Colloques en ligne

Christian Jouhaud et Jean-Christophe Abramovici

Introduction

1Le présent recueil rassemble les communications données lors du colloque « Michel de Certeau et la littérature » qui s’est tenu à Paris du 19 au 21 avril 2017.

2Le projet du colloque était né d’un constat simple et d’une série de questions qui en découlait. Littérature, littéraire, roman, fiction, poétique sont des mots qui apparaissent fréquemment sous la plume de Michel de Certeau, avec ou sans guillemets. Mais dans cette œuvre aux multiples facettes, allant de la mystique du « Siècle des saints » aux cultures contemporaines, de l’écriture de l’histoire à celle de la psychanalyse, que désignent-ils exactement, de quoi sont-ils les noms ou les opérateurs ? Quel « pratiquant » de la « littérature » révèlent-ils ? Et quel écrivain ?

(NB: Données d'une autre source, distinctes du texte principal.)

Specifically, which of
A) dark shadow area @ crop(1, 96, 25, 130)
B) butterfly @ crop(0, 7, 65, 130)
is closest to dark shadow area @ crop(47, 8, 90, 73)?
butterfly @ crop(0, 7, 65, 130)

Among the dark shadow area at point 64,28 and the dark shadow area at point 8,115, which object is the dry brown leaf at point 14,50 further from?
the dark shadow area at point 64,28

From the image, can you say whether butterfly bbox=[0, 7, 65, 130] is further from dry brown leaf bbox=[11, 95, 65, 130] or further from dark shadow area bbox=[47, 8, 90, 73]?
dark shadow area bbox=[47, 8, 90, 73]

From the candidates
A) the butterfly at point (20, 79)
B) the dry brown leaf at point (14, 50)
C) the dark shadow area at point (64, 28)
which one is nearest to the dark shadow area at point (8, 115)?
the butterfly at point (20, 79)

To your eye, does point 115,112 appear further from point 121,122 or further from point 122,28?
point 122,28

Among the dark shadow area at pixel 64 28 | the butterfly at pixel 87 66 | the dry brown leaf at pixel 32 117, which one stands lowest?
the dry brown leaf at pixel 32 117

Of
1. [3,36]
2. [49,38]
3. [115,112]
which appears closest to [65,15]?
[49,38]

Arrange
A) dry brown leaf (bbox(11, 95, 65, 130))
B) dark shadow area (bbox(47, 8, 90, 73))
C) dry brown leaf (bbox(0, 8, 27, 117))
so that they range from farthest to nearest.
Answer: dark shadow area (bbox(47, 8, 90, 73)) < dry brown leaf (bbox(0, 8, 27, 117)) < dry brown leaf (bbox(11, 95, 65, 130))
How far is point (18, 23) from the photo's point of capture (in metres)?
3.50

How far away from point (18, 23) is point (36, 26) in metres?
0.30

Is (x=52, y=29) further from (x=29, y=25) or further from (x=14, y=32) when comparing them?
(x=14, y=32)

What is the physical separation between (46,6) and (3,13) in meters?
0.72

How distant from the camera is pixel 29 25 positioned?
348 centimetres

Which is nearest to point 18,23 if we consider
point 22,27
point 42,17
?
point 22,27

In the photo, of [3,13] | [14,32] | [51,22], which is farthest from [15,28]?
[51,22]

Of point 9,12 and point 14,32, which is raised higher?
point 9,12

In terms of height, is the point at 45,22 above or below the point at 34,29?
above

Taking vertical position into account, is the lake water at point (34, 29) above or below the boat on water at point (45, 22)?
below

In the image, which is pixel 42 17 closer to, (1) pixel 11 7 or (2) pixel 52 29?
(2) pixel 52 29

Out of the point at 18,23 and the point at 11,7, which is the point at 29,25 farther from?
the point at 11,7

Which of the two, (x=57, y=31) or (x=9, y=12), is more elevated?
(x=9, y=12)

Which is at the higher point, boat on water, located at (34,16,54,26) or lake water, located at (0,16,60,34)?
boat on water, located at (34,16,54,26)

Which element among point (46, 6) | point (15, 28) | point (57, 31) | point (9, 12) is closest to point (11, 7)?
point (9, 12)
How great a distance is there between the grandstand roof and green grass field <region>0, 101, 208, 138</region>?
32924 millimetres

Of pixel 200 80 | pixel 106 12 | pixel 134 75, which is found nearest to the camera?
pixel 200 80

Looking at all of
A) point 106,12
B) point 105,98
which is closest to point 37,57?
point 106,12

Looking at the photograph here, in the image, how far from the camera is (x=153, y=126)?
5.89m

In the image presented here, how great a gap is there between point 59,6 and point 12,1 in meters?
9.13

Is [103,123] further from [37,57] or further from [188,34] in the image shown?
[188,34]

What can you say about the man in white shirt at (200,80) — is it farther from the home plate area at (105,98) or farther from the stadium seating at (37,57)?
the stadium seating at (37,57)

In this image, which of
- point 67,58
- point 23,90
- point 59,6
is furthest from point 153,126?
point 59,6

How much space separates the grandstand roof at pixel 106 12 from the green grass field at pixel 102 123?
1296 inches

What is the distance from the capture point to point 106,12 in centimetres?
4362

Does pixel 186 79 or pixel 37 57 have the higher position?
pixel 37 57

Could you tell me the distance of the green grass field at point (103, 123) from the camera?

3Les communications ont donc affronté ces questions, et, ce faisant, tenté d’identifier, de cartographier et de traverser un certain nombre de lieux du littéraire dans le travail et l’écriture de Michel de Certeau.

4Il convenait de dresser d’abord, autant que faire se peut, un état des lieux du littéraire chez Certeau. Ces lieux sont-ils comme des îles renfermant leurs trésors ? Instaurent-ils des frontières, ou infiltrent-ils par capillarité la pensée et l’écriture de Michel de Certeau ?

5Cette écriture relève d’une poétique : elle demande et permet d’identifier des manières de faire singulières. Des opérations plutôt, jouant sur plusieurs « terrains » : rapports de la littérature aux arts du langage (modus loquendi) ; rencontre des voix éteintes, des voix citées, et des voix actuelles que scrutent les recherches contemporaines sur l’oralité (la fabula, de fari, parler) ; rapports entre expérience spirituelle et expérience d’écriture ; « style » propre de Michel de Certeau et son contexte, celui des œuvres les plus engagées sur le terrain sémiologique et sémiotique puis de leur orientation « littéraire » dans les années 1970.

6Historien, Michel de Certeau a constamment envisagé l’historiographie comme littérature. Le passé ne nourrit pas un savoir comme un autre, qu’on pourrait posséder. « Présence manquante », il marque et altère l’écriture où il s’établit. Comment se rencontrent une technique requise par l’exercice scrupuleux d’un métier et le récit de voyages au pays des morts ? Longuement travaillé, le concept de fiction se présente comme l’outil privilégié de ce franchissement, des dérives et des transgressions qui sont aussi bien celles de l’objet passé que de l’écriture – quand elle s’en saisit dans sa singularité. En deçà de cette expérience, l’historiographie institue du réel, l’histoire littéraire transforme le texte en institution. Michel de Certeau nous invite à étudier non seulement l’historiographie comme littérature mais aussi la discipline de savoir « littérature » comme historiographie.

7Le lecteur, la lecture comme activité dessinent des figures constamment présentes dans les écrits de Michel de Certeau. Il n’y va pas seulement de pratiques organisatrices : « Robinson d’une île à découvrir », le lecteur peut s’avérer bouleversé par le surgissement, dans son île, de l’autre, sous la forme « d’un pied nu parfaitement empreint dans le sable ». Ainsi peut-on comprendre l’éthique politique de la quête certalienne dans son rapport à une esthétique. S’opère alors un déplacement du lecteur selon Certeau à Certeau-lecteur : études de la présence dans ses écrits d’auteurs lus, d’échos, ou plutôt de traces d’actes de lire ; la mobilisation aussi de manières de lire retournées en actes de persuasion, vers les lectures à venir de ceux à qui il s’adresse. Ces manières de lire transformées en actes d’écriture, productrices de « fictions », peuvent être considérées comme autant de gestes « littéraires ».

8Poétique certalienne, historiographie et littérature, lecture et lecteur ont été tenus ensemble par toutes les contributions, fondus en une seule basse continue de ce colloque, avec, bien sûr, des inflexions différenciées. À partir de là les vingt communications ont pu être réparties en cinq partitions, en conservant la double acception du terme, logique (partie d'un ensemble organisé) et musicale : « Fable », « Historio-graphies », « Écritures », « Fiction », « Traces ».